**Письменное задание**
Перепишите данные, начиная с самого начала и заканчивая строкой, в которой стоит «8.73 meters», и замените в них «black sand beach» на «dark sand beach», оставив всё остальное без изменений. Изображения в ответ не включайте.

**Строки данных**
□ □ □ □ □

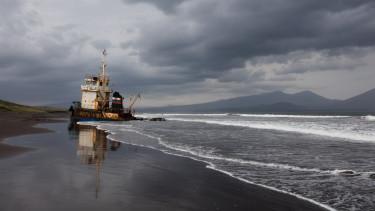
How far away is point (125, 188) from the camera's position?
10.6 m

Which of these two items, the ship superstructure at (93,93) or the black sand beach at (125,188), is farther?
the ship superstructure at (93,93)

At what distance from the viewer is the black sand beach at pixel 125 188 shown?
8.73 meters

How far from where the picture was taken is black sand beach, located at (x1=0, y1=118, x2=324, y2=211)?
8734 mm

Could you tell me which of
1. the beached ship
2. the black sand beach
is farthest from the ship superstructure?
the black sand beach

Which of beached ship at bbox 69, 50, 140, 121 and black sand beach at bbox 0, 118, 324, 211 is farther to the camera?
beached ship at bbox 69, 50, 140, 121

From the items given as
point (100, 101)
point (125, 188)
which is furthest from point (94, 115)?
point (125, 188)

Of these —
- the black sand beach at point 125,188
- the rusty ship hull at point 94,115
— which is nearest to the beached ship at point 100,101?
the rusty ship hull at point 94,115

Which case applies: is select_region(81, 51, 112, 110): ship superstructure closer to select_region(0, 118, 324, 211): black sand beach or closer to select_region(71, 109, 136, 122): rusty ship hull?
select_region(71, 109, 136, 122): rusty ship hull

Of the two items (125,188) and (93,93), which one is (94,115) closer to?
(93,93)

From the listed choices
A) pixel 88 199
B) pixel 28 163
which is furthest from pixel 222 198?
pixel 28 163

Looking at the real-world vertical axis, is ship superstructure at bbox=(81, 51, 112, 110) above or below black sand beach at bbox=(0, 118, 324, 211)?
above

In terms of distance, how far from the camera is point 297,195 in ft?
33.0

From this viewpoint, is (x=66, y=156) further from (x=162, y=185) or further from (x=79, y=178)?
(x=162, y=185)

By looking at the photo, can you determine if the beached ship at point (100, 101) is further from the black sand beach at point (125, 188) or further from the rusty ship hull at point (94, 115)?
the black sand beach at point (125, 188)
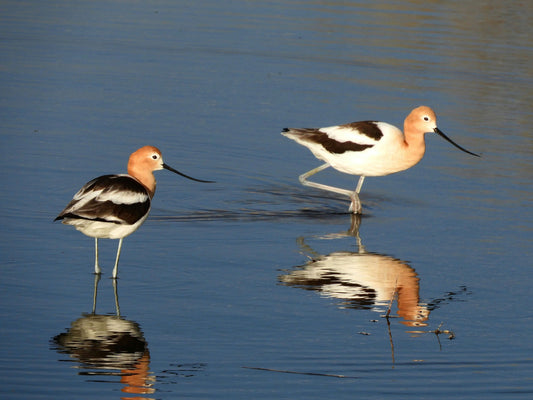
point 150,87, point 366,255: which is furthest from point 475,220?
point 150,87

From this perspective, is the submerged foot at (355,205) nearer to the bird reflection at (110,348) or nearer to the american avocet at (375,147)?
the american avocet at (375,147)

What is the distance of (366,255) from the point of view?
31.5 feet

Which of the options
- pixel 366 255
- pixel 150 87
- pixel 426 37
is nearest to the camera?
pixel 366 255

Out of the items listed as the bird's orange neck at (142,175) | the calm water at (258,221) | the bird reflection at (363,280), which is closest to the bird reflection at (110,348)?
the calm water at (258,221)

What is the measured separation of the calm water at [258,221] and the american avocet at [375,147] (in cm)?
44

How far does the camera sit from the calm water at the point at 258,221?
272 inches

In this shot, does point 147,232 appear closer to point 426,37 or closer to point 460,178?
point 460,178

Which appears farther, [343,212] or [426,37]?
[426,37]

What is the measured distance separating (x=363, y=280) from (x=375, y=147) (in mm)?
2742

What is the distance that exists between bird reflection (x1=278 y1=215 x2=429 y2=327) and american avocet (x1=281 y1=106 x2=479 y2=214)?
1704mm

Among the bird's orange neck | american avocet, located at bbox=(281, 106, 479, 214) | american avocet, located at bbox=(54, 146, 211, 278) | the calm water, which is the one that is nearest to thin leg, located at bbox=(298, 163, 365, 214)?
american avocet, located at bbox=(281, 106, 479, 214)

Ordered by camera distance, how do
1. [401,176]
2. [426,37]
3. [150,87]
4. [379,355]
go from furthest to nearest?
[426,37] → [150,87] → [401,176] → [379,355]

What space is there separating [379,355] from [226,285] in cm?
173

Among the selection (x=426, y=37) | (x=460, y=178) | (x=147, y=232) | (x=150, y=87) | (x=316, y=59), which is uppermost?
(x=426, y=37)
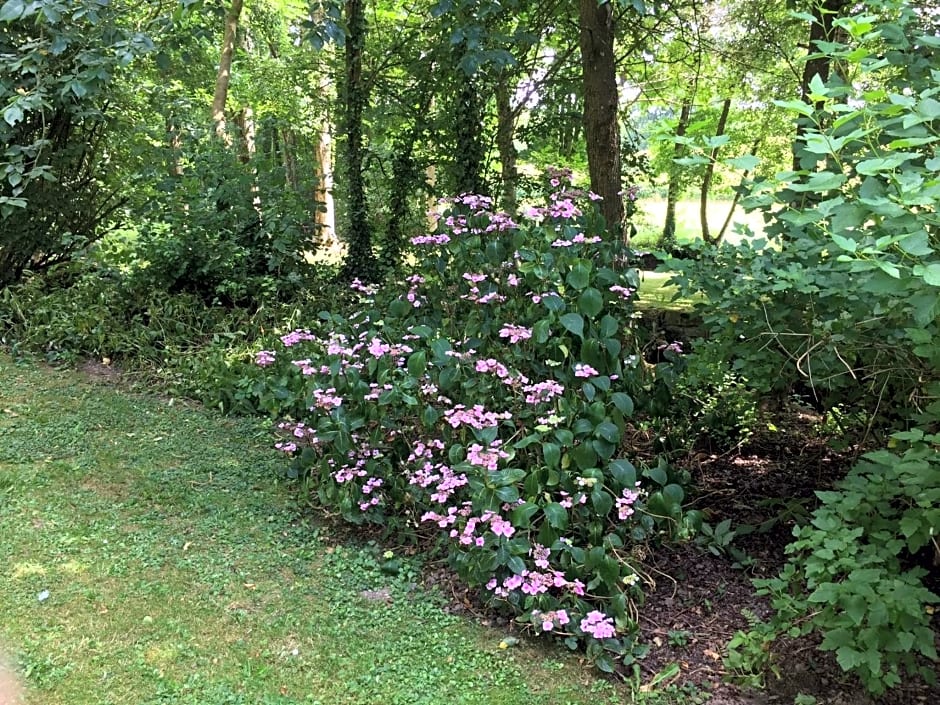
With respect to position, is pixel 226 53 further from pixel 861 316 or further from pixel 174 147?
pixel 861 316

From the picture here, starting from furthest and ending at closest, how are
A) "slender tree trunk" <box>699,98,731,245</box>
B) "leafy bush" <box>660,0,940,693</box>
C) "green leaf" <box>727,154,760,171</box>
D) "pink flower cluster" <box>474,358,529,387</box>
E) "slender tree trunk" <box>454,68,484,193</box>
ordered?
"slender tree trunk" <box>699,98,731,245</box> → "slender tree trunk" <box>454,68,484,193</box> → "pink flower cluster" <box>474,358,529,387</box> → "green leaf" <box>727,154,760,171</box> → "leafy bush" <box>660,0,940,693</box>

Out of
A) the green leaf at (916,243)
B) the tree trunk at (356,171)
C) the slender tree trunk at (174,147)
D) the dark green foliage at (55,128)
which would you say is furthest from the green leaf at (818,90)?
the slender tree trunk at (174,147)

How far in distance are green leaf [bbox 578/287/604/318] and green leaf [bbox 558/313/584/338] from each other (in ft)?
0.15

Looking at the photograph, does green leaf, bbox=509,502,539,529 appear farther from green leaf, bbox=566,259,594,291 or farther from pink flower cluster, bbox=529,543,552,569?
green leaf, bbox=566,259,594,291

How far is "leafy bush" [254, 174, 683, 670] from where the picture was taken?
2357 millimetres

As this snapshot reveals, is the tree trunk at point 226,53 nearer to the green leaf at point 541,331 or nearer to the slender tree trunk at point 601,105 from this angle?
the slender tree trunk at point 601,105

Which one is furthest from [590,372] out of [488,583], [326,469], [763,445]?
[763,445]

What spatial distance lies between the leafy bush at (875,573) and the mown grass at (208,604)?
67cm

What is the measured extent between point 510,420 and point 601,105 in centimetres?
239

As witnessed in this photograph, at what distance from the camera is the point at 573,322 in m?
2.69

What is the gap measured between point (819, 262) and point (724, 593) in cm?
138

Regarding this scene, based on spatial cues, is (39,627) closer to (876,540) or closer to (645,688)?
(645,688)

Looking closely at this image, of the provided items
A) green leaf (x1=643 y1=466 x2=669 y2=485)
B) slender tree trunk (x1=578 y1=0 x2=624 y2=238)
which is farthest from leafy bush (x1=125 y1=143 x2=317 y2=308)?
green leaf (x1=643 y1=466 x2=669 y2=485)

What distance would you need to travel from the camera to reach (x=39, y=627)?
2.19 metres
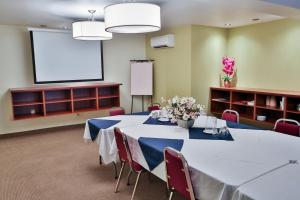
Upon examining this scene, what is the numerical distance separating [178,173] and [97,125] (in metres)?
1.65

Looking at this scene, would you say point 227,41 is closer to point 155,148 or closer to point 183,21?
point 183,21

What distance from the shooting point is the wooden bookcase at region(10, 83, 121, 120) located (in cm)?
521

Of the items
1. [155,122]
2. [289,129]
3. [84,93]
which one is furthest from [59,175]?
[289,129]

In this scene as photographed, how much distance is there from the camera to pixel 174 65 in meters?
5.83

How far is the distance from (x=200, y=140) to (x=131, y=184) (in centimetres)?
115

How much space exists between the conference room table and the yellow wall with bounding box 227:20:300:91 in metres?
2.51

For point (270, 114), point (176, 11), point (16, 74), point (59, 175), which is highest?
point (176, 11)

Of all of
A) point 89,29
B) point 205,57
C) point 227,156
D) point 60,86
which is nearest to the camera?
point 227,156

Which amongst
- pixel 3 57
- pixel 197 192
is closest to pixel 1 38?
pixel 3 57

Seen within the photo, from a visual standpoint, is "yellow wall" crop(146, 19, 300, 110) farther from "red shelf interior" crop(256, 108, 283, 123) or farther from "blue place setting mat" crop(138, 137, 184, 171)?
"blue place setting mat" crop(138, 137, 184, 171)

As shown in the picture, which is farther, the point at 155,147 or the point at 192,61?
the point at 192,61

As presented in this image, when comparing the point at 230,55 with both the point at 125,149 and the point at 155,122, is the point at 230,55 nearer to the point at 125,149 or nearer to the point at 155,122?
the point at 155,122

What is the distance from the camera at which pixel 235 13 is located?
13.8 feet

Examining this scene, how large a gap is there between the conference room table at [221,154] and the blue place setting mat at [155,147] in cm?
1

□ □ □ □ □

**Письменный ответ**
How far away is point (125, 188) from the camera's position?
10.6 m

Which of these two items, the ship superstructure at (93,93) or the dark sand beach at (125,188), is farther?
the ship superstructure at (93,93)

At what distance from the viewer is the dark sand beach at pixel 125 188 shown?
8.73 meters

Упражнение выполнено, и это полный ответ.